Rewrite the rows from the line that contains "From the photograph before" through the last row as a numbered list, dropping any blank lines.

>> start Records for the task

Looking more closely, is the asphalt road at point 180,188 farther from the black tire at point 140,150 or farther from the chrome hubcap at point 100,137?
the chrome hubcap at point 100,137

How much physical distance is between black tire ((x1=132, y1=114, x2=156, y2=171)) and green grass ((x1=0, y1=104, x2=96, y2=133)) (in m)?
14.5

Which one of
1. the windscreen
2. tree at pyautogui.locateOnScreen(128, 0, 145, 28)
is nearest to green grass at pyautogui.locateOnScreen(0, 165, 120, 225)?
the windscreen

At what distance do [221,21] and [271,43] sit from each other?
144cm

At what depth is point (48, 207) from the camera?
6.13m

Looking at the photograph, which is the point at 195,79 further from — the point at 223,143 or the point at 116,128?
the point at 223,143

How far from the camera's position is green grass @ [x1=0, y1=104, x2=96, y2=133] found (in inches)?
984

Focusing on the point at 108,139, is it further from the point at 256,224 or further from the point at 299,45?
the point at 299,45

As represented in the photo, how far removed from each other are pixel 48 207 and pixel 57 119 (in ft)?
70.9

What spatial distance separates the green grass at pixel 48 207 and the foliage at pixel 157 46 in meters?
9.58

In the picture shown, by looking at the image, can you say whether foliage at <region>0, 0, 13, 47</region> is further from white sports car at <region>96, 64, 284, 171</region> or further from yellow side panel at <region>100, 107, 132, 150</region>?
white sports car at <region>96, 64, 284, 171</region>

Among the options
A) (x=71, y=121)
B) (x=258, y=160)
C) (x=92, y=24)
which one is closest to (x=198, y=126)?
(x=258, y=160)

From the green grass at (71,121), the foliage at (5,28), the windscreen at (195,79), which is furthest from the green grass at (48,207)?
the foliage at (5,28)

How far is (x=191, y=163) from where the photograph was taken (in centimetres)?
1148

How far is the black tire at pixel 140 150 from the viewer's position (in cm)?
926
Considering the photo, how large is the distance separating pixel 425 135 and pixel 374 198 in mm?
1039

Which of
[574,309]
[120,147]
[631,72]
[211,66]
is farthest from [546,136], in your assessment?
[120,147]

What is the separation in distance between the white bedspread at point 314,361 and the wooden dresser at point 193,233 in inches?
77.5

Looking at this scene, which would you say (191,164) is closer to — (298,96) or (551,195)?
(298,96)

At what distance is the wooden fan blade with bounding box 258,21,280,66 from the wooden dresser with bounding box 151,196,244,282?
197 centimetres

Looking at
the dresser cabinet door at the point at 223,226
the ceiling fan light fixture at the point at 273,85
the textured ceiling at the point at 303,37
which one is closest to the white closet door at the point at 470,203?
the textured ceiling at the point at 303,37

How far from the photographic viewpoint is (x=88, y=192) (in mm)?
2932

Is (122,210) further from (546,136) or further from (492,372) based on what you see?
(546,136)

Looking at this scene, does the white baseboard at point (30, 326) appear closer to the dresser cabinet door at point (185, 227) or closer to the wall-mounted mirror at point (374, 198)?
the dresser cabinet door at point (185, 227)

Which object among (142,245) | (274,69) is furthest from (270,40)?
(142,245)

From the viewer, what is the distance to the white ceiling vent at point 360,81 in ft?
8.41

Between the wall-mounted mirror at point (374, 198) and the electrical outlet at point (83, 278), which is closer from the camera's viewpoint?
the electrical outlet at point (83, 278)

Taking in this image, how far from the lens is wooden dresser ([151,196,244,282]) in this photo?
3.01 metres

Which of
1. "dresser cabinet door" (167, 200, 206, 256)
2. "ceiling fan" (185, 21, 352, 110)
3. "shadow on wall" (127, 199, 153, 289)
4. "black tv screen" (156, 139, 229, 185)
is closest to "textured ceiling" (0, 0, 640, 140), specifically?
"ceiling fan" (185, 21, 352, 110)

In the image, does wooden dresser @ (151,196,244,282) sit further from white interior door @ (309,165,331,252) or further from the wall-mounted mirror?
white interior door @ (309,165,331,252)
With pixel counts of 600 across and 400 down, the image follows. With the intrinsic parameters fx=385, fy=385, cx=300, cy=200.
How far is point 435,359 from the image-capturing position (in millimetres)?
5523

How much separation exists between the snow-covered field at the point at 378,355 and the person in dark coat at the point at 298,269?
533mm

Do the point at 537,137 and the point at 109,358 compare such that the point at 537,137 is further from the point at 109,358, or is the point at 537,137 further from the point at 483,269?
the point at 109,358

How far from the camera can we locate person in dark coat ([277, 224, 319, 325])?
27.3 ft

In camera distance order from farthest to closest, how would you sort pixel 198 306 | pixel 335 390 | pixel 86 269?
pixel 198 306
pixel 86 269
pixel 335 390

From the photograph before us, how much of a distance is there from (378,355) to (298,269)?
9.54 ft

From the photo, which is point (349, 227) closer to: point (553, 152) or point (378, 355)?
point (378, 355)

>> end Records for the task

## Finished task
1. From the photograph before us, how much of a distance is there from (378,355) to (298,269)?
2. 9.54 ft
3. From the photo, which is point (349, 227) closer to: point (553, 152) or point (378, 355)?
4. point (378, 355)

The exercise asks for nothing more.